- **WORK REQUIRED**:
Copy the items exactly, starting at the line that contains "How far is pixel" and ending after the line that contains "0.70 meters".
┌────────
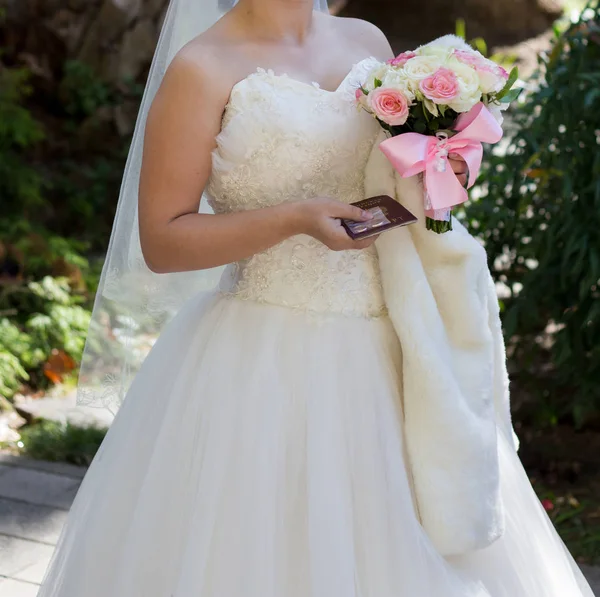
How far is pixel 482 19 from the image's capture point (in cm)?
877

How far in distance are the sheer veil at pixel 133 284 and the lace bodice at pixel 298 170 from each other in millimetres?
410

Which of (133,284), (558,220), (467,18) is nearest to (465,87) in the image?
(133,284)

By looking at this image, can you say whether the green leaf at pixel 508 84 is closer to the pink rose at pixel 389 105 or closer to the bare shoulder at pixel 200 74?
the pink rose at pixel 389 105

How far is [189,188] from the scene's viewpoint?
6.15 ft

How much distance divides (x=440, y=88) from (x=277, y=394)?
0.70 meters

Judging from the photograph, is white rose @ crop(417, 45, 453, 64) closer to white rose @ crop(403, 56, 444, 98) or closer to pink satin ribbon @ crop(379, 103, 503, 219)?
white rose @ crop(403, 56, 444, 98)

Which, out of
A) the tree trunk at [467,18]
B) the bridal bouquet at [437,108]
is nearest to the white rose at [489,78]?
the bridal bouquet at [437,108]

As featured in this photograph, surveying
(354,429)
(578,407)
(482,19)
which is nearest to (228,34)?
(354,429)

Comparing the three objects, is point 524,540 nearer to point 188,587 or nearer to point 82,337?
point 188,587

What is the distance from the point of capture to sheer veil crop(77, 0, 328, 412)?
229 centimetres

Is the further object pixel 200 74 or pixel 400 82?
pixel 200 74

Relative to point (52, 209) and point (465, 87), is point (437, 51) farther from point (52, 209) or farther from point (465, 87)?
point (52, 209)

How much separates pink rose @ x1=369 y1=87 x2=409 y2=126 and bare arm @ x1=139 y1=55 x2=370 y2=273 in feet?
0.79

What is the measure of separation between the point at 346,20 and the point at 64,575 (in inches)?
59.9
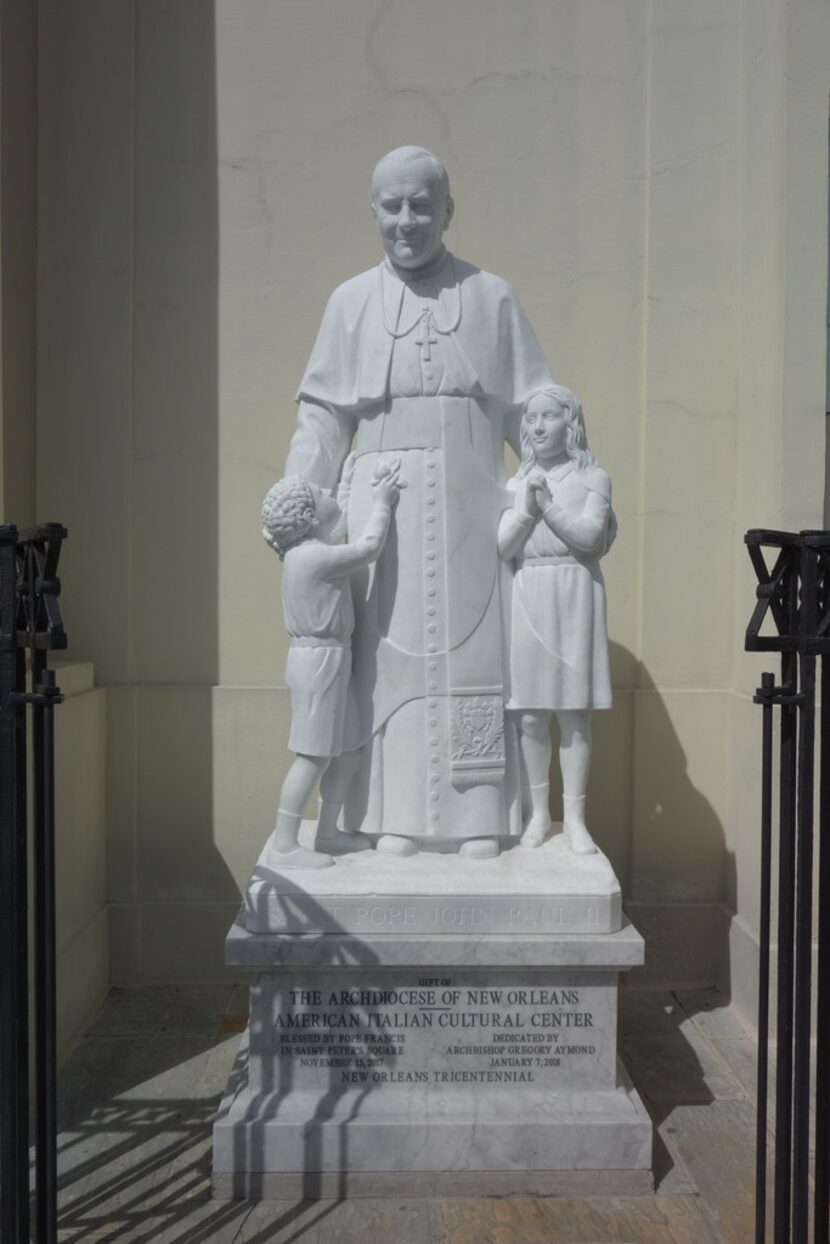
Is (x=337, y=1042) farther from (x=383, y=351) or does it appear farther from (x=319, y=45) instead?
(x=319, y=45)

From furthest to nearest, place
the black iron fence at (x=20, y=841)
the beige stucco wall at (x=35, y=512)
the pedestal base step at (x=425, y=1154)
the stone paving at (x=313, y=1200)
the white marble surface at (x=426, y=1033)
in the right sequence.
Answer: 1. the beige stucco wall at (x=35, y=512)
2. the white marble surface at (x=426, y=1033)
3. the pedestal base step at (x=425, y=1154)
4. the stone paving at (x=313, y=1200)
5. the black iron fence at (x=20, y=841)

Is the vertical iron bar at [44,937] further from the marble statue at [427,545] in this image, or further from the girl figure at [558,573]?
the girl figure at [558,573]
└────────
┌────────
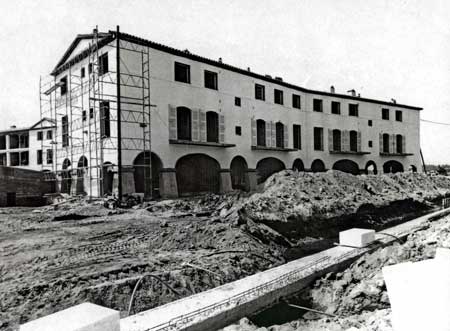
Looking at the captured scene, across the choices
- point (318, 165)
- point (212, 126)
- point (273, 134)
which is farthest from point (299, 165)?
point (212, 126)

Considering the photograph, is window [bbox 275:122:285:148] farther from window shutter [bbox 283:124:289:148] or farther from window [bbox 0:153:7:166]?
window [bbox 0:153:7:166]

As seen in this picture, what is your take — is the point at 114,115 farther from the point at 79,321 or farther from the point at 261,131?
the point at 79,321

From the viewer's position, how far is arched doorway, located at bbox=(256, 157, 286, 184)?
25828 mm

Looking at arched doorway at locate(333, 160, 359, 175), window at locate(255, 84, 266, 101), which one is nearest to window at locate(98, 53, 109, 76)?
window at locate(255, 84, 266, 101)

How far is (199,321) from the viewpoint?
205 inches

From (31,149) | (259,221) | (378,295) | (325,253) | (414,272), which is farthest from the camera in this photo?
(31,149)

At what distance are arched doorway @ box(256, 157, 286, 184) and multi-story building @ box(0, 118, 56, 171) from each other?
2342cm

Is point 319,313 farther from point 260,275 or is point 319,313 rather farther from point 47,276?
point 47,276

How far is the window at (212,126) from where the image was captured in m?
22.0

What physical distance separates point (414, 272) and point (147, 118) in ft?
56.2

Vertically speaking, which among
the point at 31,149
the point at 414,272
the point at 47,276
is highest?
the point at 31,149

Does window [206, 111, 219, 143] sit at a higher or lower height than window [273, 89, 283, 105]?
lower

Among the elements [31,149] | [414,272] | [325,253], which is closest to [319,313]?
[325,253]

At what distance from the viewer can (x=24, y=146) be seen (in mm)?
└────────
┌────────
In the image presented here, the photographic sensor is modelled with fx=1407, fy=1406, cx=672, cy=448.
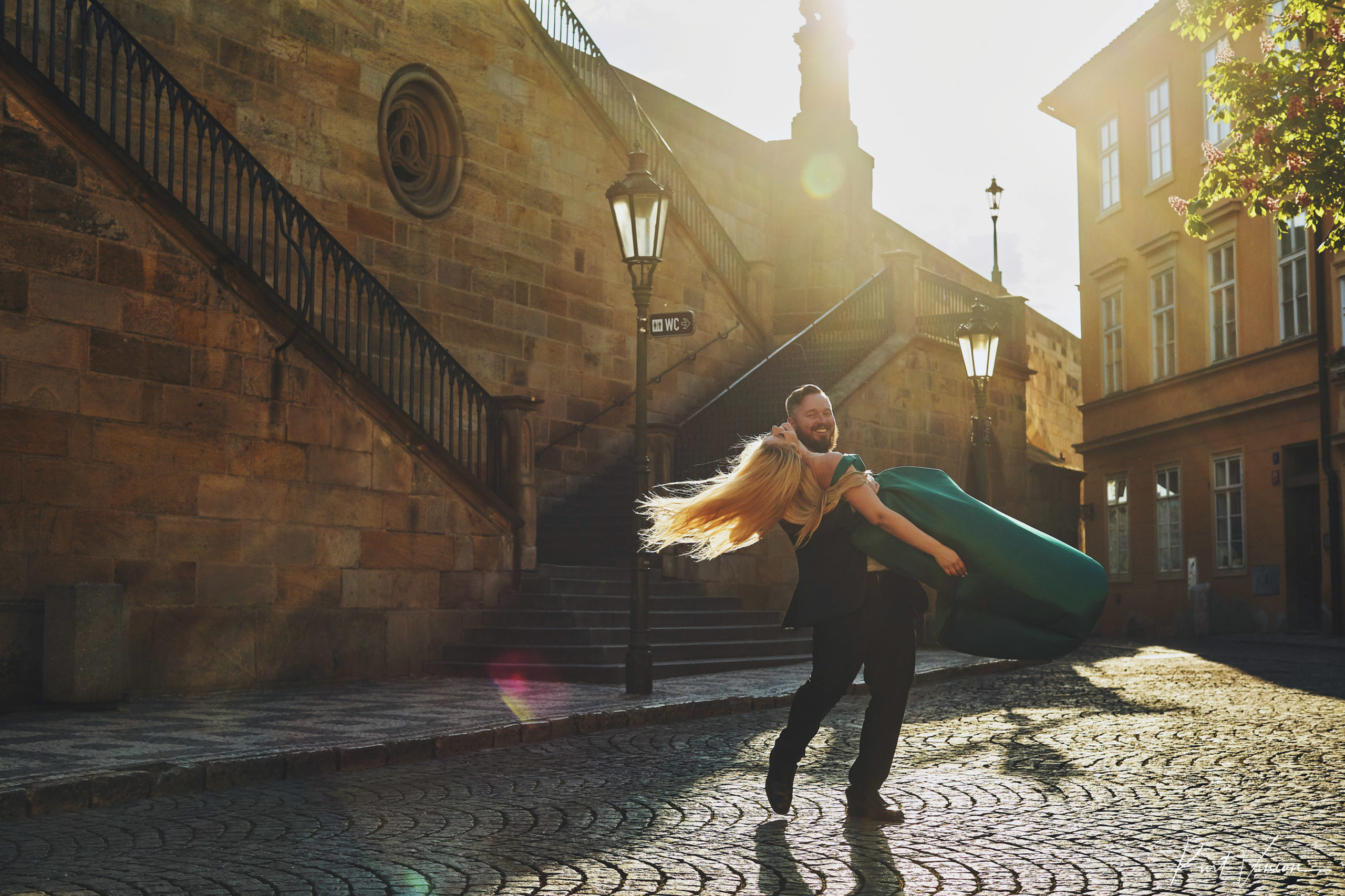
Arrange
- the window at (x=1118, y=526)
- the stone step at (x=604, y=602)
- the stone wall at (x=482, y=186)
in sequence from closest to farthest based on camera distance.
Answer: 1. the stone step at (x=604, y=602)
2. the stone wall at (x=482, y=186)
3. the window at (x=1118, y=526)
└────────
- **OUTPUT FOR THIS TASK**:
How far is pixel 482 19 from the image's capture point (in cm)?
877

How far in distance are the sheer veil at pixel 133 284 and the lace bodice at pixel 298 170 from each other in millimetres?
410

Which of (133,284), (558,220), (467,18) is nearest to (465,87) in the image?
(133,284)

By looking at this image, can you say whether the green leaf at pixel 508 84 is closer to the pink rose at pixel 389 105 or closer to the bare shoulder at pixel 200 74?
the pink rose at pixel 389 105

How far is [189,188] from the scene's viewpoint?
6.15 ft

How much distance divides (x=440, y=88) from (x=277, y=394)?
0.70 meters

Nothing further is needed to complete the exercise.